◆ **EXERCISE DESCRIPTION**
How many lines in the data that follows contain the word "americanus"? Only that number is needed.

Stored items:
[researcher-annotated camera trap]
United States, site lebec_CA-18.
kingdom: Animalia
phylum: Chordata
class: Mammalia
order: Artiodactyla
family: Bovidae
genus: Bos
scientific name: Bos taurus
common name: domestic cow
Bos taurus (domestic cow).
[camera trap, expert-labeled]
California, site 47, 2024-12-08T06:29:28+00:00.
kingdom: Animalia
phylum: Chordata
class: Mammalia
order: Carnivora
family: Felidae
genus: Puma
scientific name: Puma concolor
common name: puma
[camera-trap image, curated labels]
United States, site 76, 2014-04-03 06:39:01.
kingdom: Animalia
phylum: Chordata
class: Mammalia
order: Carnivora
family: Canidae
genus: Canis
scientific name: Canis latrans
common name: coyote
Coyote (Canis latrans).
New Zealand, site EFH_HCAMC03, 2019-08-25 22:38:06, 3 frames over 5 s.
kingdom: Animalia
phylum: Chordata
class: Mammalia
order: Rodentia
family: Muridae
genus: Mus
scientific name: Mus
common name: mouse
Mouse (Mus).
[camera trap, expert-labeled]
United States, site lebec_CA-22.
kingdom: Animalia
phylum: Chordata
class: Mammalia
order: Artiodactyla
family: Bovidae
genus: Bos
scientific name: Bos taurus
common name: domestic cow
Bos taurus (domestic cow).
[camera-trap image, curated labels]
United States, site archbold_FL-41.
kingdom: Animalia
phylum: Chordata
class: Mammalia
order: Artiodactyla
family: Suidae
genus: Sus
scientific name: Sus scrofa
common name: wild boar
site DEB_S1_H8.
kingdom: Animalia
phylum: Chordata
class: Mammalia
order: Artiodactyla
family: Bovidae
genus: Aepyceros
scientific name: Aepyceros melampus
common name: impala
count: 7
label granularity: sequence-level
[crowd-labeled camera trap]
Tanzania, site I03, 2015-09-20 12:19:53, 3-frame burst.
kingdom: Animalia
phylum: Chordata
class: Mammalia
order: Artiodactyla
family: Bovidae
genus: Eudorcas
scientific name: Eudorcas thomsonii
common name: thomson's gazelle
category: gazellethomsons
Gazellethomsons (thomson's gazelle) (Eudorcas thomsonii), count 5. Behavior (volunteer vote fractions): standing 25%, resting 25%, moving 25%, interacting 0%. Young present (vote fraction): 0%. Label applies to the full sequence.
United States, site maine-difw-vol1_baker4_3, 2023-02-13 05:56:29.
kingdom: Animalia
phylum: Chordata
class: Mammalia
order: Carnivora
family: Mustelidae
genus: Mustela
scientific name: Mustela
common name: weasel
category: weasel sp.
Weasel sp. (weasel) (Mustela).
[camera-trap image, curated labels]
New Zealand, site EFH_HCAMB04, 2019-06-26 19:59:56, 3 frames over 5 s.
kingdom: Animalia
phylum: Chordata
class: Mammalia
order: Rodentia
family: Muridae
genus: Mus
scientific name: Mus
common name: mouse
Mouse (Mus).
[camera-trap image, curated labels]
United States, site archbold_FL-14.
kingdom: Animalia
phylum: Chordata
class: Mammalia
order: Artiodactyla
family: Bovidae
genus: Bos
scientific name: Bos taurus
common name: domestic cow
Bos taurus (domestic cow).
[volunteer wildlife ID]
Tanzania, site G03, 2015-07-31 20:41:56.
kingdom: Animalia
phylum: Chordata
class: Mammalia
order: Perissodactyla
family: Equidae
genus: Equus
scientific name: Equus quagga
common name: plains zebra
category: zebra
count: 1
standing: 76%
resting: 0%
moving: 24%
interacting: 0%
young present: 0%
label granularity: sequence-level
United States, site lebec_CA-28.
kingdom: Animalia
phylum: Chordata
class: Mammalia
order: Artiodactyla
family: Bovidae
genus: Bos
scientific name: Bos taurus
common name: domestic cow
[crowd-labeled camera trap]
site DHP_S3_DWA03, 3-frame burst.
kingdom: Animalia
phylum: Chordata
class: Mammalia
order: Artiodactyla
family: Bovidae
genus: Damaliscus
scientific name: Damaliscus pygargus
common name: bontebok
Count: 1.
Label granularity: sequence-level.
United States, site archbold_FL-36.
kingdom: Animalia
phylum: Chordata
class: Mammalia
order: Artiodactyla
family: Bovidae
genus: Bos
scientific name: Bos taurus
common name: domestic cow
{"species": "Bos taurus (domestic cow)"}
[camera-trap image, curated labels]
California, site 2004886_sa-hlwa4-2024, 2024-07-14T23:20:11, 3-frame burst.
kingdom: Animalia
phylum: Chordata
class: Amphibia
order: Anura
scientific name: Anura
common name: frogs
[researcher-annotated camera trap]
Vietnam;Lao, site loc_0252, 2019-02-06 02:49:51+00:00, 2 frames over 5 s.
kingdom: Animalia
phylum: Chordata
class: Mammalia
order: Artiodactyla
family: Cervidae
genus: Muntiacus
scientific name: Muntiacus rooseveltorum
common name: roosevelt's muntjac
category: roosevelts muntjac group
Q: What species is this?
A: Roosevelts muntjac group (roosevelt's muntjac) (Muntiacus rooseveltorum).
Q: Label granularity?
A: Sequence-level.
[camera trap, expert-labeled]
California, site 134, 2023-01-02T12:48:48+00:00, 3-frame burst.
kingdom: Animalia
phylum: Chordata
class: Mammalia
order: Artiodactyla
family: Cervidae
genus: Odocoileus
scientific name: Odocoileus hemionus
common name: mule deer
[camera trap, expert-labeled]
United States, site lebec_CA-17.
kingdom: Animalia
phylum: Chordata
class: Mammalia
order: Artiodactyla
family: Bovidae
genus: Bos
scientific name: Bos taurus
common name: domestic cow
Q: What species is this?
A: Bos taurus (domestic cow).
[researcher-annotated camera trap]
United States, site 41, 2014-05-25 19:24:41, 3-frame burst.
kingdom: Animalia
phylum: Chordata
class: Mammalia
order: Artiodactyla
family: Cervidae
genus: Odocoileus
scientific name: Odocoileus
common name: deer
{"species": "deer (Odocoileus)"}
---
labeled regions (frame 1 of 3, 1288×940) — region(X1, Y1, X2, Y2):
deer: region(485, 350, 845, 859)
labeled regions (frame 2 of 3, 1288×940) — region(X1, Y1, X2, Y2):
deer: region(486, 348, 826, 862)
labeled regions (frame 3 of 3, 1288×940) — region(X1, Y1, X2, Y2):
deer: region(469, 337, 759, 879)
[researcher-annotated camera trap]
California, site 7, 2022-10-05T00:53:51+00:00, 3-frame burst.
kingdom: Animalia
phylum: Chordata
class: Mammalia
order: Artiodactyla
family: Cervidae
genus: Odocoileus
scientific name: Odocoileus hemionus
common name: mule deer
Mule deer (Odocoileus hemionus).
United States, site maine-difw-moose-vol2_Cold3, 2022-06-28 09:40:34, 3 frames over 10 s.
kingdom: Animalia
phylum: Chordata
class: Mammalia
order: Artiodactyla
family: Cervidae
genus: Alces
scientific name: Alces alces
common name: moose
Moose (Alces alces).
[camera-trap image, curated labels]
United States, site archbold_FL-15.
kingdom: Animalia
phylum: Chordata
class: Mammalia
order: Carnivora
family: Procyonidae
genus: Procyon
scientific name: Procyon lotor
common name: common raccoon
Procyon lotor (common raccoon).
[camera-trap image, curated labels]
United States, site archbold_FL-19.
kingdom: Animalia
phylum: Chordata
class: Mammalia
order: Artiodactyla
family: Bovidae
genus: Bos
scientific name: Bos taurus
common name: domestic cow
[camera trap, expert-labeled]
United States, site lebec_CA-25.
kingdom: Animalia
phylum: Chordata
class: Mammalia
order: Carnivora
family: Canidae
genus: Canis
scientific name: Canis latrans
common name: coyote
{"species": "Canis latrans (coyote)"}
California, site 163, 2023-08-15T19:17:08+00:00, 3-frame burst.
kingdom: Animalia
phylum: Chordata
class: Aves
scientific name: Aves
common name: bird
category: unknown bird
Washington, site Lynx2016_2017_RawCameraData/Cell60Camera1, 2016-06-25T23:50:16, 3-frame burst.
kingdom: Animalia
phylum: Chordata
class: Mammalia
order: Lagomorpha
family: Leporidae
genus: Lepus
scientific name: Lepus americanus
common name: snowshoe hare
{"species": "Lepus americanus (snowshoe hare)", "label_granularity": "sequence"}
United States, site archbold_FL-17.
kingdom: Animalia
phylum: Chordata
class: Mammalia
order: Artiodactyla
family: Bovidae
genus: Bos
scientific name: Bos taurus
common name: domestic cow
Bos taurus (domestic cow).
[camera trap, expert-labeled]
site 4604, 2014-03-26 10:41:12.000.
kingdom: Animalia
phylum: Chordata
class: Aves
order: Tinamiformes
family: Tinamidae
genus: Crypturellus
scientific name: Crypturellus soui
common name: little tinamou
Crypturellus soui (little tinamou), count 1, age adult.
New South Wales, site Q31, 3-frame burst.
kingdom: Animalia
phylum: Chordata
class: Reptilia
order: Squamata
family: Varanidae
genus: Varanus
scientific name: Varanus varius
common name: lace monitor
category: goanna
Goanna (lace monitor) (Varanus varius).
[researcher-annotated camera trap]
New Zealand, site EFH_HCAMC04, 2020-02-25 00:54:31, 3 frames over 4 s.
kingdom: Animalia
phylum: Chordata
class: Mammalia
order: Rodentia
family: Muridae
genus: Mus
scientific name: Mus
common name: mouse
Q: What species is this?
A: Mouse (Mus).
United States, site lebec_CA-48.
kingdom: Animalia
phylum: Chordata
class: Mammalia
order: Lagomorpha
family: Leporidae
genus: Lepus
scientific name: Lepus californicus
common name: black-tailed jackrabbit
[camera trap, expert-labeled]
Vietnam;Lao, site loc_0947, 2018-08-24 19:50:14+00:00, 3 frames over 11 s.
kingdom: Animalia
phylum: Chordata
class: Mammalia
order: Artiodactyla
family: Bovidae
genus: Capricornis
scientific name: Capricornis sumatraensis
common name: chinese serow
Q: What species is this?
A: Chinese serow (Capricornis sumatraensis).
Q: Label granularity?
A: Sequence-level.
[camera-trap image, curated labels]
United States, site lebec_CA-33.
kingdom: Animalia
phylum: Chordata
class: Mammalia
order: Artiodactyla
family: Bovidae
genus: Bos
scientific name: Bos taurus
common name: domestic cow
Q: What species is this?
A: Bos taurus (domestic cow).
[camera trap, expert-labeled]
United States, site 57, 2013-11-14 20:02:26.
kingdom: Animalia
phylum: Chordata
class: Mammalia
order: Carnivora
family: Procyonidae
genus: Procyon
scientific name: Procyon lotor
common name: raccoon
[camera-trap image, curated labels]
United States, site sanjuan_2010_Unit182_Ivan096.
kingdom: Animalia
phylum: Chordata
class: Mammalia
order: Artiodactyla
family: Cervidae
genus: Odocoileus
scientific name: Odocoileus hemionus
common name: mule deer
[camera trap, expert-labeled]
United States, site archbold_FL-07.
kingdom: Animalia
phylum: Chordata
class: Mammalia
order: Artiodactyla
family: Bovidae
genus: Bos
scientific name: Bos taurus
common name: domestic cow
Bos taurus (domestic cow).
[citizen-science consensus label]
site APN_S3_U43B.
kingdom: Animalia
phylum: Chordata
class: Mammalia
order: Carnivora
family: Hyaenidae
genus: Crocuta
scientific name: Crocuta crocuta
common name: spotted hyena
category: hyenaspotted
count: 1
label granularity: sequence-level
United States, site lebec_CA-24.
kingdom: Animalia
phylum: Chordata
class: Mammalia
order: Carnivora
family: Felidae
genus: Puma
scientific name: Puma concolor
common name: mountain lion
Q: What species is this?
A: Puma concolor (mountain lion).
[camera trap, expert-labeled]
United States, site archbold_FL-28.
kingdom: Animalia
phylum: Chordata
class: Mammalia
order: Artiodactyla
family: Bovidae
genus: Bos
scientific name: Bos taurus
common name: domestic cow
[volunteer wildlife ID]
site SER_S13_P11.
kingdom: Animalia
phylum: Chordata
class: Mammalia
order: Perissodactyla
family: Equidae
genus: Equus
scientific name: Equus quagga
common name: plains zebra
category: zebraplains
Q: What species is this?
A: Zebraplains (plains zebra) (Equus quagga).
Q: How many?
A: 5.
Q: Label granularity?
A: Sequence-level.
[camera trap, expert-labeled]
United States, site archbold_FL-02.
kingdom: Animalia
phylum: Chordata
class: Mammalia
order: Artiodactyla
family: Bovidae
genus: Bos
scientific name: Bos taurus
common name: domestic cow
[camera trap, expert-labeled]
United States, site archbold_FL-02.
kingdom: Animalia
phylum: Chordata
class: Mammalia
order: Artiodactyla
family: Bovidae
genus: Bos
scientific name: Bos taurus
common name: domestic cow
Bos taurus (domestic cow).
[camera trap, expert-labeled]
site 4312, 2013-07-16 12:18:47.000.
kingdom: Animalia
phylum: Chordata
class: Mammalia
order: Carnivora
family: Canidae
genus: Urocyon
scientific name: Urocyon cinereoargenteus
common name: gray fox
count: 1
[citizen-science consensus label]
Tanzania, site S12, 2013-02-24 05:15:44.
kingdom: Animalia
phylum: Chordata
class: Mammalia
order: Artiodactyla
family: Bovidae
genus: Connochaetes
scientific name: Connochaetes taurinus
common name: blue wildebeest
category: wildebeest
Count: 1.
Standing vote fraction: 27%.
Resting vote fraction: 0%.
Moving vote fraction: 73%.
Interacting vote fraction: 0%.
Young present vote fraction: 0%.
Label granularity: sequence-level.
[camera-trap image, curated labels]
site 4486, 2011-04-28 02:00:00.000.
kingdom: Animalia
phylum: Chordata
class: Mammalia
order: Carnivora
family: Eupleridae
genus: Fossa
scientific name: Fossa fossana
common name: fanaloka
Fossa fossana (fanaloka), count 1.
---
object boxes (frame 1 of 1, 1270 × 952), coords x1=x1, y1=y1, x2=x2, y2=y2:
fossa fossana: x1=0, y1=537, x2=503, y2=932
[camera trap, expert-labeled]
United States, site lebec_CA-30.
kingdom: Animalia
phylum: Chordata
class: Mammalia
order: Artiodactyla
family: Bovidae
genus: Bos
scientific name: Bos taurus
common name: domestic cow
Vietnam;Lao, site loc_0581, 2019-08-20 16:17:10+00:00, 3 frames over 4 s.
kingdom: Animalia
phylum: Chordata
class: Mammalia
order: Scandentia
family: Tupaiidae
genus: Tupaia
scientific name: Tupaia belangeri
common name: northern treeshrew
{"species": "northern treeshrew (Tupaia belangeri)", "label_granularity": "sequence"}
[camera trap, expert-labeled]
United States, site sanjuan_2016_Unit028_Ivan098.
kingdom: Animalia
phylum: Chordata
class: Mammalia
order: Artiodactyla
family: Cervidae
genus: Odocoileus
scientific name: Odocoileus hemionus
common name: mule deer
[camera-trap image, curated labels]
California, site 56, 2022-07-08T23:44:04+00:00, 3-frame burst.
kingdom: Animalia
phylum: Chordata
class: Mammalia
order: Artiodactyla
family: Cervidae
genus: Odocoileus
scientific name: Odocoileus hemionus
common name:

◆ **TASK RESPONSE**
2